## [Goal of the exercise]
Pick out every line of the items below that contains the word "nearest", and copy each such line in full.

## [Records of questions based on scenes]

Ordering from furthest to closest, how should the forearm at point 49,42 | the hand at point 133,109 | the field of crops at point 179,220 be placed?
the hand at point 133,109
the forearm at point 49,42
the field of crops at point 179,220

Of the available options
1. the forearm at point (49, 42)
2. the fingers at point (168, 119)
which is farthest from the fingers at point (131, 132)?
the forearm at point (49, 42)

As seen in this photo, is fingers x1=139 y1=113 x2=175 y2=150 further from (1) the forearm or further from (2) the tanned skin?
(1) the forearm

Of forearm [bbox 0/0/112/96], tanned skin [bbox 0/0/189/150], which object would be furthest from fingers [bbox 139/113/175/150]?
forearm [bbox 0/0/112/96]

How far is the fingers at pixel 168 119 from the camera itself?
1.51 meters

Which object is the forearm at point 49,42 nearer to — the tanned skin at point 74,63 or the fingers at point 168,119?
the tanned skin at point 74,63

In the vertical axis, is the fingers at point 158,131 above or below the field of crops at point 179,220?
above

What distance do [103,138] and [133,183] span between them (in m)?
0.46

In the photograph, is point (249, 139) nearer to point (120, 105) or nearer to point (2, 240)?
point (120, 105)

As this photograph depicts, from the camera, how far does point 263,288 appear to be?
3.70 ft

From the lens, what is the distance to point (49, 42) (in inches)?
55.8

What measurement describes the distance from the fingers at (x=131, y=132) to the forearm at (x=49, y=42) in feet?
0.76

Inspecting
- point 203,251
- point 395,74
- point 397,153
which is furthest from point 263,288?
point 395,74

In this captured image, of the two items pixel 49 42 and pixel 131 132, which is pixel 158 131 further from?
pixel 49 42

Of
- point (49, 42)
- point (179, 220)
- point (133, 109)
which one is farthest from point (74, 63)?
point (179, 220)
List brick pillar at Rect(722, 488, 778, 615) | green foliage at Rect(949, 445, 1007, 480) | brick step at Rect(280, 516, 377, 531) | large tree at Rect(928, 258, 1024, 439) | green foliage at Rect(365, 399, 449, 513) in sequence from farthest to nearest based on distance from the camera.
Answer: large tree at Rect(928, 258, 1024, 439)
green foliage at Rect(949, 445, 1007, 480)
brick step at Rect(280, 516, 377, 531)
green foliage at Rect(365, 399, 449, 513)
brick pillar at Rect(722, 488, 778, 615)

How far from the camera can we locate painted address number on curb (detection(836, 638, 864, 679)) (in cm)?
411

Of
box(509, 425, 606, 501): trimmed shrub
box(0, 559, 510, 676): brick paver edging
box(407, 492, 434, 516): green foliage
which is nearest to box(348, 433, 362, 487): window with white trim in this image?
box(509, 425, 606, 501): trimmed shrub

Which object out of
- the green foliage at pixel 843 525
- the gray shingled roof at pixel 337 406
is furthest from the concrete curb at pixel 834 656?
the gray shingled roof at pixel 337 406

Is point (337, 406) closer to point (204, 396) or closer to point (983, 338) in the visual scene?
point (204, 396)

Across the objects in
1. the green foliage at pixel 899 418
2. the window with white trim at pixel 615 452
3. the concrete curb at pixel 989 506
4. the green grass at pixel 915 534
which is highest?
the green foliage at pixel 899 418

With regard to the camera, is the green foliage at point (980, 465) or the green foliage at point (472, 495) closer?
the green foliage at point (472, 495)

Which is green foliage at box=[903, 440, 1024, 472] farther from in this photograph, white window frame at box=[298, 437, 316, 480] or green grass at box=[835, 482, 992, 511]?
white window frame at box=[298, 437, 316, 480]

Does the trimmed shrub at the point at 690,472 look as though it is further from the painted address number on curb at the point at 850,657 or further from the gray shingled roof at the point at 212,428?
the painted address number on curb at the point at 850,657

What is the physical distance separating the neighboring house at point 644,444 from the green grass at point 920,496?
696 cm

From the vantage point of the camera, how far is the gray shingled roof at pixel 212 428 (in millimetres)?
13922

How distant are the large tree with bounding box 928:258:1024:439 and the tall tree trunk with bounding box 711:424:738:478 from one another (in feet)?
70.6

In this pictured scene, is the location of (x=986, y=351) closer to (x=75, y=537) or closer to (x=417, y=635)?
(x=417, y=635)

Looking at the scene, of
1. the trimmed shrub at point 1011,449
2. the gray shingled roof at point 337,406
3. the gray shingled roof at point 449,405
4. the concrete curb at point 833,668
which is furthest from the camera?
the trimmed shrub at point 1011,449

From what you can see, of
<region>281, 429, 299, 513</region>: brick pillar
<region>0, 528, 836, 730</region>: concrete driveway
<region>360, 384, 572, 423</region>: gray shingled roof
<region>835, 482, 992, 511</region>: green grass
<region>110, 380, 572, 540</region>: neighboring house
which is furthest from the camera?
--
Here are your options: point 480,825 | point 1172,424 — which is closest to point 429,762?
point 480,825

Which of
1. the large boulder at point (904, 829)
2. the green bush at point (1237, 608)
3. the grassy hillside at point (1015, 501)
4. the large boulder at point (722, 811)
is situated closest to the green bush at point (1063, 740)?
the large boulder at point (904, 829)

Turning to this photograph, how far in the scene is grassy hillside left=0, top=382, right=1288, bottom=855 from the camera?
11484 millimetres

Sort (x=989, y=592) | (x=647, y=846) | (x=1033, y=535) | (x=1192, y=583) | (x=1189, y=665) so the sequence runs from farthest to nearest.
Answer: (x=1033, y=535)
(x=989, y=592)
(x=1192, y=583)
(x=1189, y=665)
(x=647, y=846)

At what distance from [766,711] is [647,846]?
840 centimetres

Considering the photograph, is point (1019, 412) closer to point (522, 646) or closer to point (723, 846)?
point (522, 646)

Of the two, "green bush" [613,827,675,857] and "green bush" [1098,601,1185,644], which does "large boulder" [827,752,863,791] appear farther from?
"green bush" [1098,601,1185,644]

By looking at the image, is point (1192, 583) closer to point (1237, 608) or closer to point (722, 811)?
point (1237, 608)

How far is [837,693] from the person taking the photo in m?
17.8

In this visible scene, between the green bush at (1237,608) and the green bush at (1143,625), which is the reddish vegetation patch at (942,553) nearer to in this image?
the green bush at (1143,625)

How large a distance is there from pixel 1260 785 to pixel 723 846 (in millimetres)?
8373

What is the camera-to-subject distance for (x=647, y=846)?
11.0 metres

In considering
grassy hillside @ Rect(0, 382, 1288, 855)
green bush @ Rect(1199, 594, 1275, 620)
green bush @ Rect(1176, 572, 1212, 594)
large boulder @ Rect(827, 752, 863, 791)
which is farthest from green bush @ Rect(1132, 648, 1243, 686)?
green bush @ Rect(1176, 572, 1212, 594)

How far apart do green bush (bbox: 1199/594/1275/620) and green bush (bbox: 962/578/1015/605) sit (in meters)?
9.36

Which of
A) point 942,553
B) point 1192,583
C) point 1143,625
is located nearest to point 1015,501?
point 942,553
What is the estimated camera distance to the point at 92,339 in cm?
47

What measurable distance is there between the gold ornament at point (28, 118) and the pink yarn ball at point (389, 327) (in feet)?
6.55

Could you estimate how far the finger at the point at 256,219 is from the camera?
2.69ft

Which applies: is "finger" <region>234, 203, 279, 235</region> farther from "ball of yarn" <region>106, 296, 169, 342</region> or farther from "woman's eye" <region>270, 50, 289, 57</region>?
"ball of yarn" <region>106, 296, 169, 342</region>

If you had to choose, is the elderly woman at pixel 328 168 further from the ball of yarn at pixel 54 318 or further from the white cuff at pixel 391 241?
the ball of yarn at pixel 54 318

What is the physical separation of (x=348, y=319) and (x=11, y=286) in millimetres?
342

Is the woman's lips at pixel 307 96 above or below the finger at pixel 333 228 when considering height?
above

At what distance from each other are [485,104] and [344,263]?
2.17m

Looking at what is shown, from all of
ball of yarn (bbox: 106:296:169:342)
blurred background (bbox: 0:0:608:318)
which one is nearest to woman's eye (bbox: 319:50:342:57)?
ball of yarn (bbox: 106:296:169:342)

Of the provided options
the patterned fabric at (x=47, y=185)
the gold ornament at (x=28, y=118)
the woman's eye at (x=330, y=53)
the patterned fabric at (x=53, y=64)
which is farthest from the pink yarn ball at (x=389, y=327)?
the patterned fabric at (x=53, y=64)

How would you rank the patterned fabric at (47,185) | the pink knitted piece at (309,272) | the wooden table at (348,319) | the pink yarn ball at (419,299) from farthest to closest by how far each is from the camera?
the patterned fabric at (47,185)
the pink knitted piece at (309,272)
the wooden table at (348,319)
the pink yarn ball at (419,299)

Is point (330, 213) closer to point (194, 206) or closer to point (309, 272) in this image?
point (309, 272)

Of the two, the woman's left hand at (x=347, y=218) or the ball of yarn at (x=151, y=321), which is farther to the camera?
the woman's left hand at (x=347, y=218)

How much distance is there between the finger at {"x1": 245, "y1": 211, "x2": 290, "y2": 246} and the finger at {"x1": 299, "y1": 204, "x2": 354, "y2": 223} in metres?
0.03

## [Response to this exercise]
List brick pillar at Rect(722, 488, 778, 615) | green foliage at Rect(949, 445, 1007, 480) | brick step at Rect(280, 516, 377, 531) | large tree at Rect(928, 258, 1024, 439) | green foliage at Rect(365, 399, 449, 513) in sequence from farthest to nearest based on distance from the camera.
which is nearest to box(348, 433, 362, 487): window with white trim in this image?
Sort (x=989, y=592) | (x=647, y=846) | (x=1033, y=535) | (x=1192, y=583) | (x=1189, y=665) so the sequence runs from farthest to nearest.
is located nearest to point 1015,501?
which one is nearest to woman's eye (bbox: 319:50:342:57)?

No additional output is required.